═════ TEXTO DEL DOCUMENTO ═════

Artículo de Libre Mercado:
El pasado viernes, el Consejo de Ministros aprobó el Real Decreto 900/2015 por el que se regula el autoconsumo eléctrico en España. Probablemente la parte más polémica de este decreto sea la aprobación del popularmente conocido como impuesto al sol, esto es, el recargo que grava la energía producida y consumida a través de paneles solares. Sucede que, por mucho que el Estado sea el único ente capaz de nacionalizar y cobrarnos tributos por el sol, lo aprobado por el RD 900/2015 no es exactamente un impuesto al sol: baste señalar que las instalaciones aisladas (placas solares que no se hallen conectadas a la red eléctrica) no estarán sometidas al mismo. Por tanto, más que de un impuesto al sol se trataría, en todo caso, de un impuesto por acceso a la red eléctrica. Pero tampoco es exactamente eso (o, al menos, no del todo).

═════ DATOS PROPORCIONADOS ═════

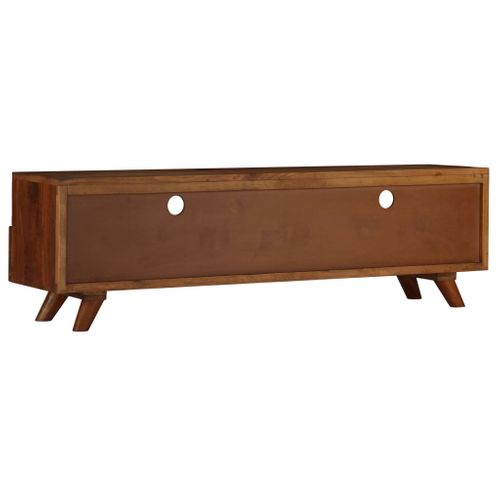 Meuble TV Bois De Récupération Solide 140x30x40 Cm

═════

■ PROBLEMAS POR RESOLVER:
**a)** Según el artículo sobre el autoconsumo eléctrico, ¿qué instalaciones no estarán sometidas al recargo?
**b)** Escribe la continuación del artículo sobre el autoconsumo eléctrico a partir del punto en que se detiene.
Las líneas no intervienen en esta actividad.

■ RESPUESTAS DE LA ACTIVIDAD:
**a)** Las instalaciones aisladas, es decir, las placas solares que no están conectadas a la red eléctrica.

**b)**
Empecemos explicando cómo sería un sistema de tarificación más justa para el autoconsumo. Todo sistema eléctrico tiene esencialmente dos grandes costes: el de la generación de la electricidad y el de su transporte y distribución. Los sistemas de generación distribuida para el autoconsumo deberían, en principio, poder prescindir de pagar a terceros ambos costes: dado que ellos mismos generan la electricidad, no tienen por qué comprársela a nadie ni transportarla hasta sus domicilios. Si todo fuera tan sencillo, cualquiera podría desconectarse de la red y olvidarse de las eléctricas colocando una placa solar en su tejado.
Sucede, sin embargo, que, como la electricidad no es almacenable, el autoconsumo se enfrenta al problema de la intermitencia de la generación eléctrica: cuando no hay sol (o no sopla el viento, en las eólicas), no hay electricidad. Por ello, a muy pocos autoconsumidores les interesa desconectarse de la red: su objetivo es autoabastecerse cuando puedan generar la electricidad y demandarla de la red cuando no. El punto es: ¿qué tarifa debería cobrárseles por los kWh que demanden de la red cuando no puedan generarlos y consumirlos por sí solos? Pues, por un lado, el coste de la energía generada por terceras centrales y, por otro, el coste del transporte y la distribución de esa electricidad.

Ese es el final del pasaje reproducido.